En réalité, je me suis rendu en Islande pour Pi, il y a plusieurs années, et j’ai adoré ce pays. J’ai sympathisé avec quelques Islandais et, du coup, j’y suis retourné au fil des années. Il y a quatre ou cinq ans, alors que je réfléchissais au projet de Noé, et que je traversais le pays en voiture, je me suis dit – ‘Bon Dieu, mais bien sûr !’ Il y a là-bas quelque chose de primitif parce que c’est un pays neuf. La terre semble se soulever là-bas : le pays est situé sur une plaque tectonique qui scinde l’Atlantique en deux. On voit de la lave qui surgit du sol, et c’est ce qui constitue l’Islande. Du coup, c’est un pays très neuf, comparé, par exemple, à Brooklyn (rires) ou à n’importe quelle région du monde. Et comme c’est un pays neuf, on y éprouve un sentiment d’éternité. Je me suis alors dit que ce serait une formidable idée de tourner cette histoire ancestrale dans l’un des pays les plus neufs du monde, car c’est à cela que le monde devait ressembler à cette époque. Et on a commencé à imaginer une esthétique à partir des paysages islandais.
Et l’Arche ? : L’Arche est un mélange de plusieurs choses. Un autre paysage nous a influencés
il s’agit de la forêt, située dans le nord de Long Island, où nous avons fini par construire l’Arche. Il nous fallait un vaste champ, et nous l’avons déniché près de New York. C’est comme ça que nous avons choisi la variété d’arbres qu’on voit dans le film. Je dirais donc que le style visuel mêle les paysages de Long Island et de l’Islande.
Vous avez fait construire l’extérieur et l’intérieur de l’Arche. Comment avez-vous trouvé le bon équilibre entre les décors en dur et ceux générés en infographie ?
Je crois vraiment que les comédiens apprécient les décors en dur. On a beau avoir une imagination fertile – tourner devant un fond vert ne remplace pas le fait de se retrouver à devoir marcher sur des rondins à 10 ou 12 mètres au-dessus du sol. On peut stimuler leur imagination, mais il faut donner le maximum d’éléments aux acteurs pour qu’ils aient le sentiment que l’environnement dans lequel ils tournent est crédible.

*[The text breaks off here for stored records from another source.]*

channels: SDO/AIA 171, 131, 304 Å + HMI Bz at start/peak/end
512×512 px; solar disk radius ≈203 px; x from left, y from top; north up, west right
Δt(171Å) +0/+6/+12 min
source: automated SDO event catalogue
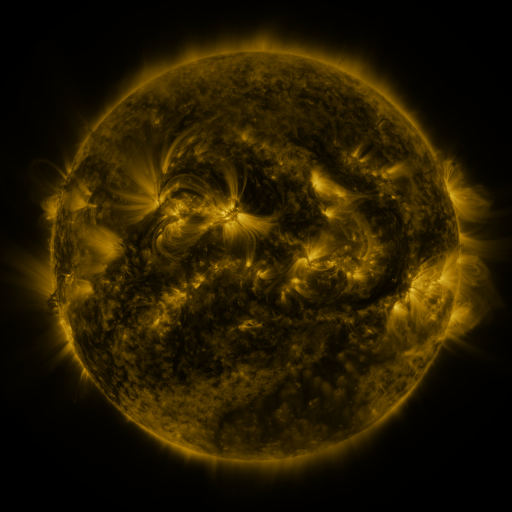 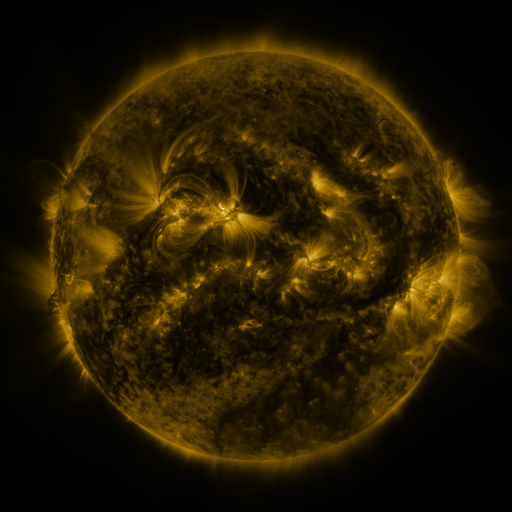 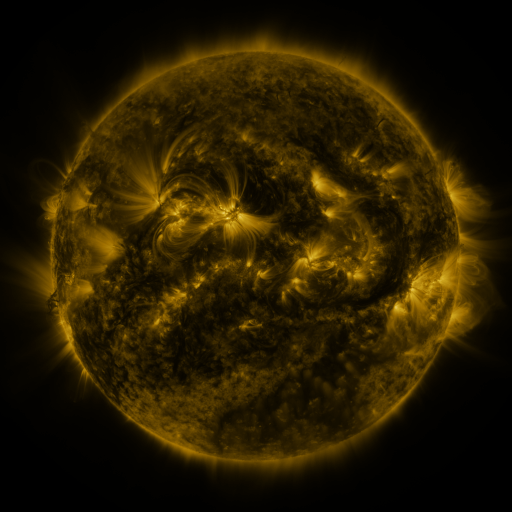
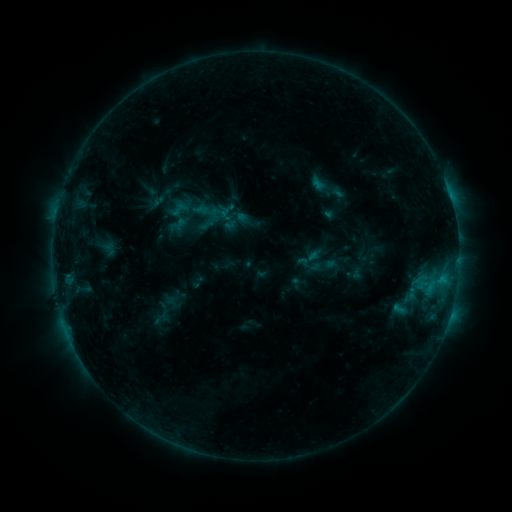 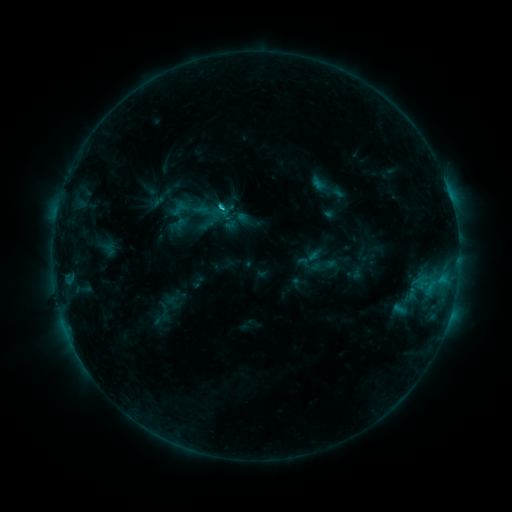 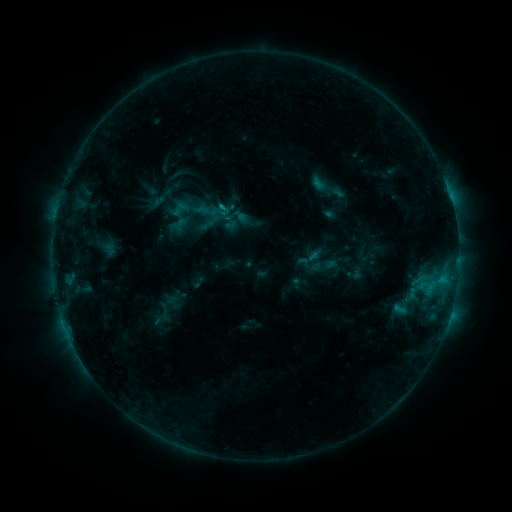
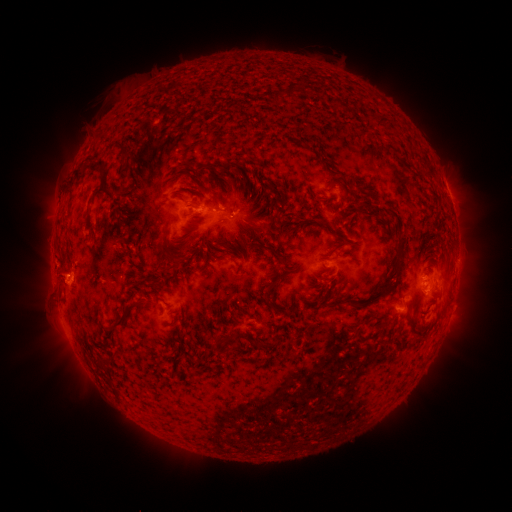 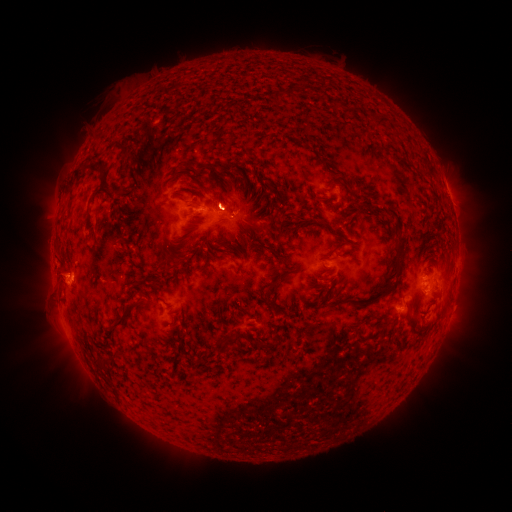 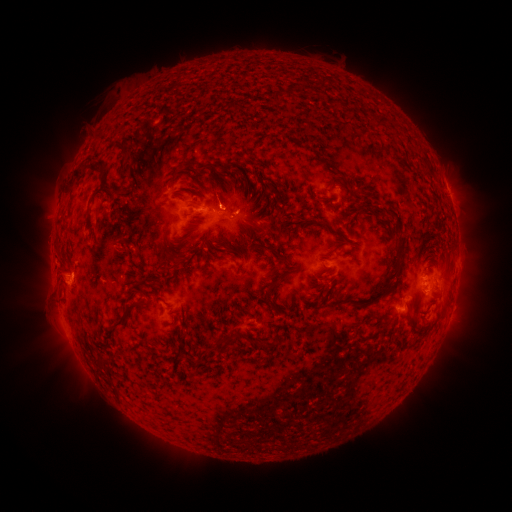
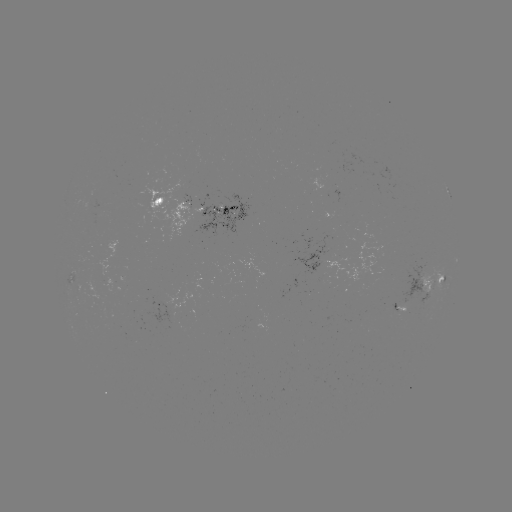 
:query C1.0 flare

Est-ce que c’est difficile ?
Bien sûr, puisqu’il faut choisir le style visuel avant même de tourner. Il faut aussi décider de la palette chromatique, des matières et des rapports d’échelle, mais je pense qu’il y a plus d’avantages que d’inconvénients. Au bout du compte, c’est un équilibre à trouver, entre les dépenses liées à la construction d’un décor réel et les conséquences d’un recours massif au numérique. Et, bien entendu, il n’y a rien de tel qu’un objet éclairé par une véritable source de lumière, aussi perfectionnée que soit l’infographie – grâce à laquelle, d’ailleurs, nous avons conçu tous les animaux. Mais le résultat qu’on obtient lorsqu’on tourne véritablement une scène est unique.
Depuis combien de temps les technologies permet- tant de réaliser un tel film existent-elles ?
À mon avis, depuis que j’envisage ce projet, autrement dit, depuis dix ou quinze ans. Je pense que ces technologies sont plus accessibles et offrent davantage de possibilités chaque jour, et que les prouesses sont de plus en plus bluffantes chaque année. L’eau dans ce film a un rendu extraordinaire, mais quand j’ai tourné The Fountain, et alors même qu’on n’avait qu’un peu d’eau à faire réaliser en numérique, cela m’avait terrifié, car la technologie n’était pas au point. Aujourd’hui, c’est plus facile de réaliser de l’eau – enfin, pas facile, mais beaucoup plus faisable, et en tout cas, très convaincant.
Aviez-vous tenté de réaliser ce film antérieurement ?
Oui. Quand j’ai terminé Pi, en 1998, j’ai commencé à y réfléchir. C’était il y a une quinzaine d’années. Je n’avais pas la moindre idée de l’envergure d’un tel projet. Je débutais à peine ma carrière de réalisateur et j’étais assez inconscient. Parfois, la naïveté peut s’avérer votre meilleur atout, mais le projet ne s’est pas concrétisé à cette époque. Et puis, il y a six ans environ, nous avons écrit le scénario pour un studio, mais la direction générale a changé, et ça n’a pas abouti. Je crois vraiment me souvenir qu’un mois exactement après avoir signé le contrat, le studio a changé de direction. Le projet s’est donc retrouvé au point mort. Par la suite, pendant la postproduction de Black Swan, j’ai reçu un coup de fil d’Arnon Milchan, de New Regency, qui m’a dit : ‘Faisons un truc dingue ensemble’. Et je lui ai répondu : ‘Eh bien, j’ai justement un projet dingue qui n’attend que ça.’ Il a pris le premier avion, il a lu le scénario et il m’a dit ‘Ok, on y va’. Et puis, nous avons rencontré les gens de la Paramount. Au final, ça n’a pas été un cheminement si difficile.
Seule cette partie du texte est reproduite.